## Begin GIVEN DATA

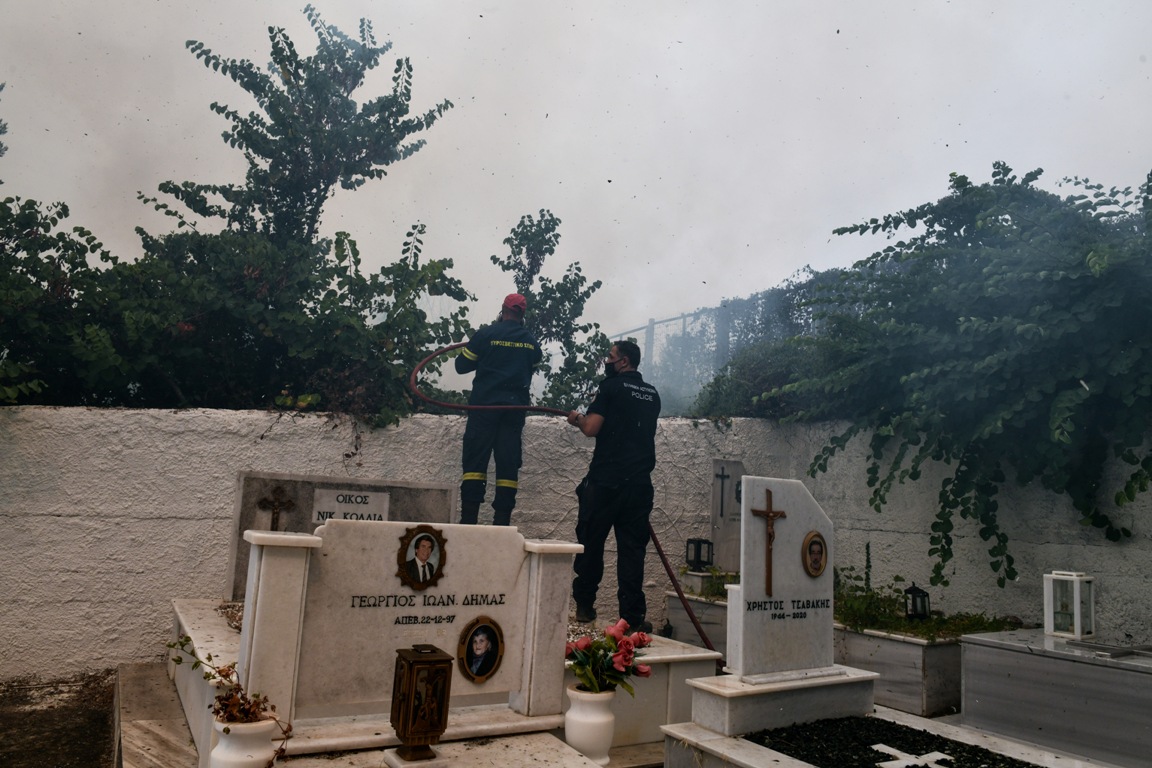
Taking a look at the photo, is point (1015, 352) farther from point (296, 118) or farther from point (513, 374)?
point (296, 118)

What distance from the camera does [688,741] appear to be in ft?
14.3

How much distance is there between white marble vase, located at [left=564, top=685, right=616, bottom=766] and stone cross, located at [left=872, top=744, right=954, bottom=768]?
1418mm

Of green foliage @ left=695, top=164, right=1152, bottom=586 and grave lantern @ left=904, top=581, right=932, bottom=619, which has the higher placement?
green foliage @ left=695, top=164, right=1152, bottom=586

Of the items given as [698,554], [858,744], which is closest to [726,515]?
[698,554]

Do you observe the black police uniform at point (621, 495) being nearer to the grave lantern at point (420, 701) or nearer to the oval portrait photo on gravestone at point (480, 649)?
the oval portrait photo on gravestone at point (480, 649)

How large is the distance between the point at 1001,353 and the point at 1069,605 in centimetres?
197

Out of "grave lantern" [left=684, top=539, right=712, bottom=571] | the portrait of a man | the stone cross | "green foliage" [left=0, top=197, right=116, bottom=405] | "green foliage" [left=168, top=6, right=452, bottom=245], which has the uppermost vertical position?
"green foliage" [left=168, top=6, right=452, bottom=245]

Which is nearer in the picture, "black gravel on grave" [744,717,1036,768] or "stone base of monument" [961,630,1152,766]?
"black gravel on grave" [744,717,1036,768]

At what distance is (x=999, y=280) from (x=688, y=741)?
454 cm

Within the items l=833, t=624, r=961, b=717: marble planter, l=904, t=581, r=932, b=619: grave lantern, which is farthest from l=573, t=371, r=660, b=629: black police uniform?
l=904, t=581, r=932, b=619: grave lantern

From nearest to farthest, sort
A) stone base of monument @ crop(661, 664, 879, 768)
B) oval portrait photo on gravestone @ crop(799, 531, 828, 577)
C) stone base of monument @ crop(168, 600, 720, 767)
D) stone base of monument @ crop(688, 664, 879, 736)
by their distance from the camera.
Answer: stone base of monument @ crop(168, 600, 720, 767), stone base of monument @ crop(661, 664, 879, 768), stone base of monument @ crop(688, 664, 879, 736), oval portrait photo on gravestone @ crop(799, 531, 828, 577)

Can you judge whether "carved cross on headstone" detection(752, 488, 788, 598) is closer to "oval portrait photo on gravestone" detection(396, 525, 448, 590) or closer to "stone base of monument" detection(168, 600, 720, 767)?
"stone base of monument" detection(168, 600, 720, 767)

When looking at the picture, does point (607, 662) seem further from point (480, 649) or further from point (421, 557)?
point (421, 557)

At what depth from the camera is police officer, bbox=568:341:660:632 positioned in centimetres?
609
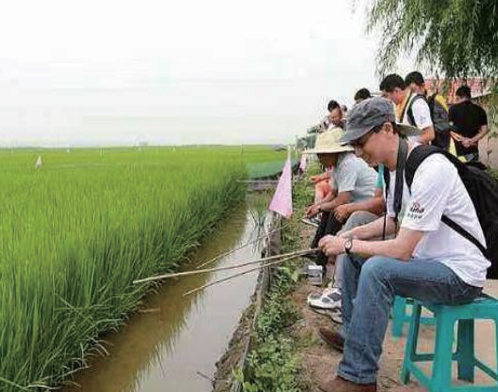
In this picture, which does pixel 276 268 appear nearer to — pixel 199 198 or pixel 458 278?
pixel 458 278

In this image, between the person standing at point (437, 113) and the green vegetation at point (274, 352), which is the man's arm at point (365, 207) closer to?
the green vegetation at point (274, 352)

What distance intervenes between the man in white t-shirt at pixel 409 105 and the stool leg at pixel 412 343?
168 centimetres

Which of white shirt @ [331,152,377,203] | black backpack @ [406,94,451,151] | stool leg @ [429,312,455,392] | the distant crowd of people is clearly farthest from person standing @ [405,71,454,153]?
stool leg @ [429,312,455,392]

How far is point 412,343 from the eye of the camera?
7.52 ft

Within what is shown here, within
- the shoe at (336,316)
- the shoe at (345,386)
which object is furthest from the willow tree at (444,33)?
the shoe at (345,386)

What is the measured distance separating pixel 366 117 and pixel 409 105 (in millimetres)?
2095

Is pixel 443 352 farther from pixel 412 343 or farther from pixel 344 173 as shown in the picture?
pixel 344 173

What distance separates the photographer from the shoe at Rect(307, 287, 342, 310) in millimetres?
3289

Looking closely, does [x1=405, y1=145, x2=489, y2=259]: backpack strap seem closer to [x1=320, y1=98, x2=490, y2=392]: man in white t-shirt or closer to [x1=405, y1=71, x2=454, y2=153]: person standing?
[x1=320, y1=98, x2=490, y2=392]: man in white t-shirt

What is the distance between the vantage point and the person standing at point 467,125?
562 cm

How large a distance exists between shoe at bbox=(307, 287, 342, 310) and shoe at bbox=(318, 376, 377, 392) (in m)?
1.19

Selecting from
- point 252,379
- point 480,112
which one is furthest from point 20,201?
point 480,112

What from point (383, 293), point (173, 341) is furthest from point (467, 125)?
point (383, 293)

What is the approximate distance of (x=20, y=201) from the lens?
4844 mm
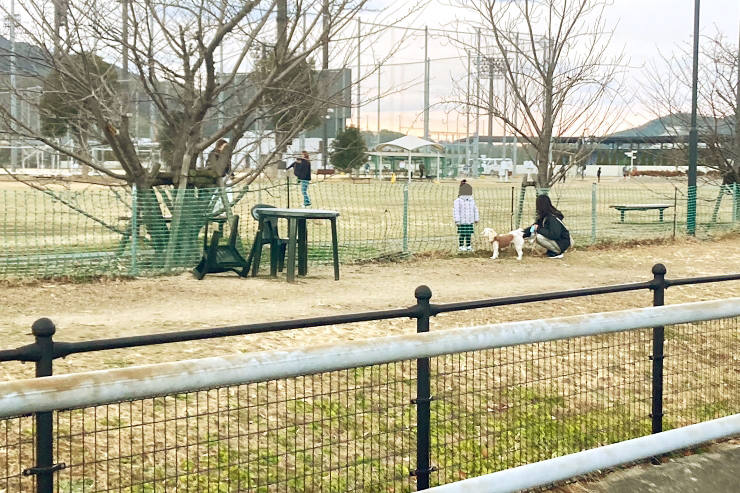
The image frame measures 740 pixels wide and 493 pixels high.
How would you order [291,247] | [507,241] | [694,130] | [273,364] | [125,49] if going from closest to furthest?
[273,364] < [291,247] < [125,49] < [507,241] < [694,130]

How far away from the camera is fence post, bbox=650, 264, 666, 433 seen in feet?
18.4

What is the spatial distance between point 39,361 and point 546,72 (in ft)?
53.1

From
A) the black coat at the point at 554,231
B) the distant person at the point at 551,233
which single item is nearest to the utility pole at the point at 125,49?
the distant person at the point at 551,233

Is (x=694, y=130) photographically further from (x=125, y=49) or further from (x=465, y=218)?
(x=125, y=49)

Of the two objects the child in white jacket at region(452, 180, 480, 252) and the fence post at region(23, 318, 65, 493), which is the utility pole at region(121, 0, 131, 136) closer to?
the child in white jacket at region(452, 180, 480, 252)

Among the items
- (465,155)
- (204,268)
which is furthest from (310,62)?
(465,155)

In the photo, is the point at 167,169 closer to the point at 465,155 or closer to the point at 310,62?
the point at 310,62

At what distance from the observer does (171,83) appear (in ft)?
42.5

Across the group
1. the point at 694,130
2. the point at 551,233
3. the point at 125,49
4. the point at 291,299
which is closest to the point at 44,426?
the point at 291,299

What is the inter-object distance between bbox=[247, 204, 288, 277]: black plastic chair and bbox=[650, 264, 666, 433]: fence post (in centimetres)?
717

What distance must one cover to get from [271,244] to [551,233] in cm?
557

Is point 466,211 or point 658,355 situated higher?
point 466,211

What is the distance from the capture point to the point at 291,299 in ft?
35.0

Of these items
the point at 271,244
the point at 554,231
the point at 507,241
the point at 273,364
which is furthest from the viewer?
the point at 554,231
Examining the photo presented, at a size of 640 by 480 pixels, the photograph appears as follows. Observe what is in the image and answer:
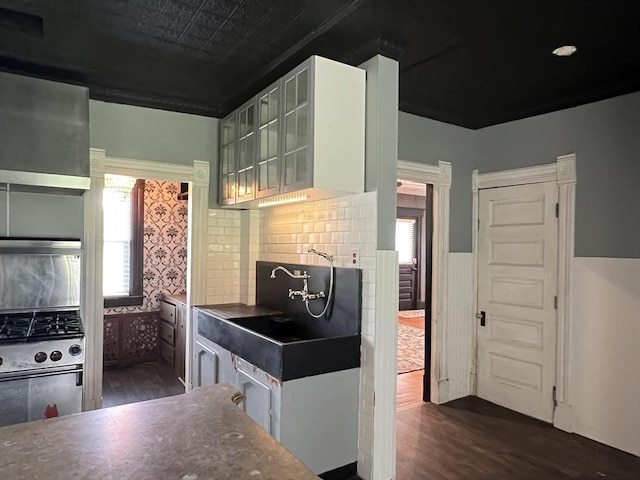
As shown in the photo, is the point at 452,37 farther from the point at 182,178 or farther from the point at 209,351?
the point at 209,351

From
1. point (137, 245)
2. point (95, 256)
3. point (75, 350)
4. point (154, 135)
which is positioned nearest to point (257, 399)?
point (75, 350)

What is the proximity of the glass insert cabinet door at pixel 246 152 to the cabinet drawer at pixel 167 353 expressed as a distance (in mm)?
2348

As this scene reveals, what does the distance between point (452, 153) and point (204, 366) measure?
2.95m

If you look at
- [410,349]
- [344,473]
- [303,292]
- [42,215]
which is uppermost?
[42,215]

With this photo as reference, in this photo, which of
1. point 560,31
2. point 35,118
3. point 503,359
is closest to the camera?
point 560,31

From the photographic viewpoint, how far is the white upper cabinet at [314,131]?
2.52 m

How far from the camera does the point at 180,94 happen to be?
3.46 metres

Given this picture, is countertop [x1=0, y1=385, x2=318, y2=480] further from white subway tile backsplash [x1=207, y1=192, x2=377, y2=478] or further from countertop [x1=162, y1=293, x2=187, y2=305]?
A: countertop [x1=162, y1=293, x2=187, y2=305]

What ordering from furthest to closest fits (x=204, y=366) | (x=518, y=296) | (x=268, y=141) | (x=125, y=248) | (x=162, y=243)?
(x=162, y=243) < (x=125, y=248) < (x=518, y=296) < (x=204, y=366) < (x=268, y=141)

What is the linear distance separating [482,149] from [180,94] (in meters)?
2.83

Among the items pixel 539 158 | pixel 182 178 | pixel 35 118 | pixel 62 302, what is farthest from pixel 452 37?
pixel 62 302

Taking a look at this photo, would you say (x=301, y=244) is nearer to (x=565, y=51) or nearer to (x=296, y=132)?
(x=296, y=132)

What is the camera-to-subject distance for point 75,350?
2.72 metres

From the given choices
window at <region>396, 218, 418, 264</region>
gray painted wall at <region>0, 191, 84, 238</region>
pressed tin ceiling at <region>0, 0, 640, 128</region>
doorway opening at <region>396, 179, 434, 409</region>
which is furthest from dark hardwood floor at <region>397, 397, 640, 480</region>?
window at <region>396, 218, 418, 264</region>
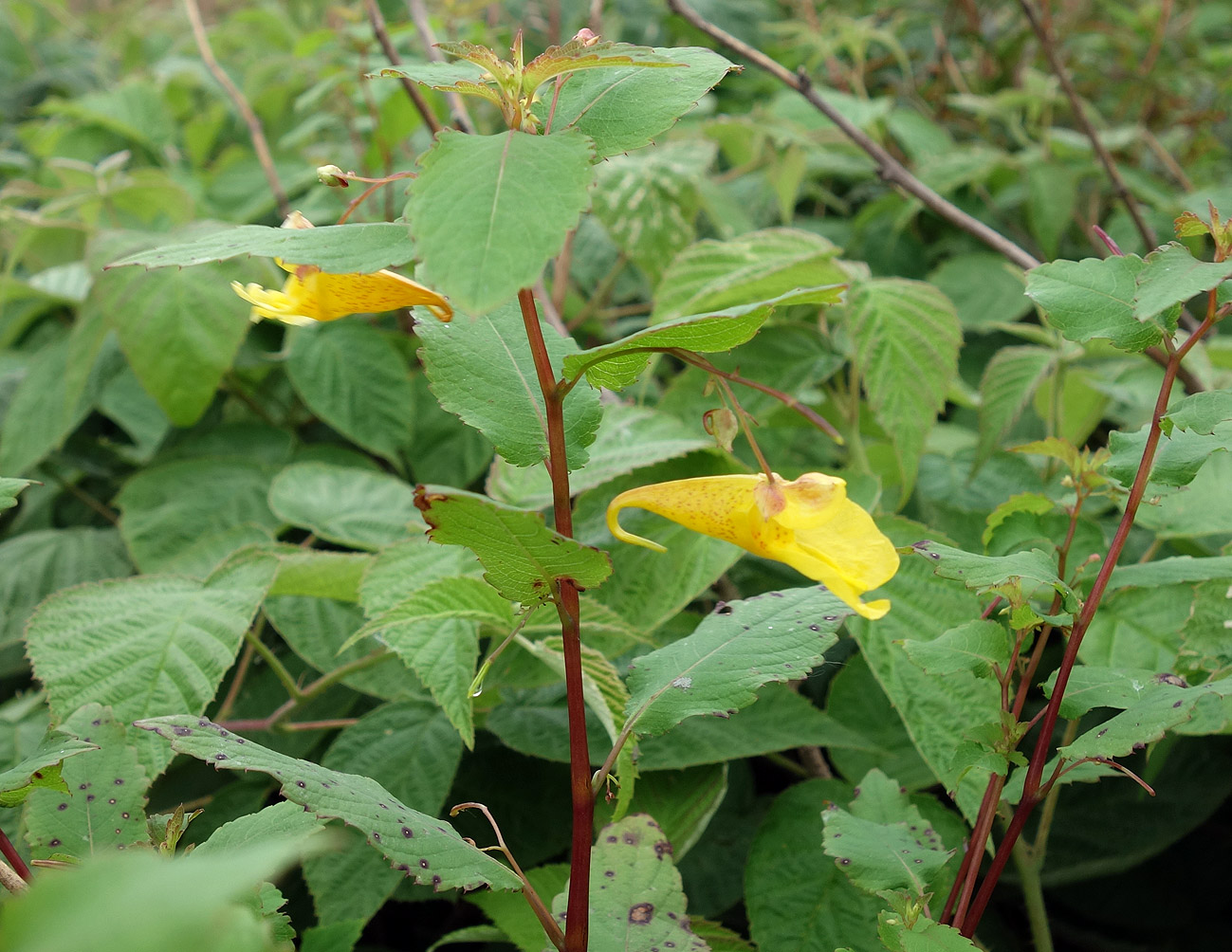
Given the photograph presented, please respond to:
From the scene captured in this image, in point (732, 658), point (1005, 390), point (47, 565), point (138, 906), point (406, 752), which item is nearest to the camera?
point (138, 906)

## End GIVEN DATA

* **GOAL OF THE EXERCISE**: Change "nearer" to "closer" in the data from the line with "Taking a look at this" up to and including the line with "2.72 metres". Give back those lines with nothing else altered.

* **SOLUTION**:
Taking a look at this photo, would you say (x=301, y=244) is closer to (x=565, y=51) or closer to (x=296, y=132)?
(x=296, y=132)

What is the camera-to-subject distance for point 75,350?
2.72 metres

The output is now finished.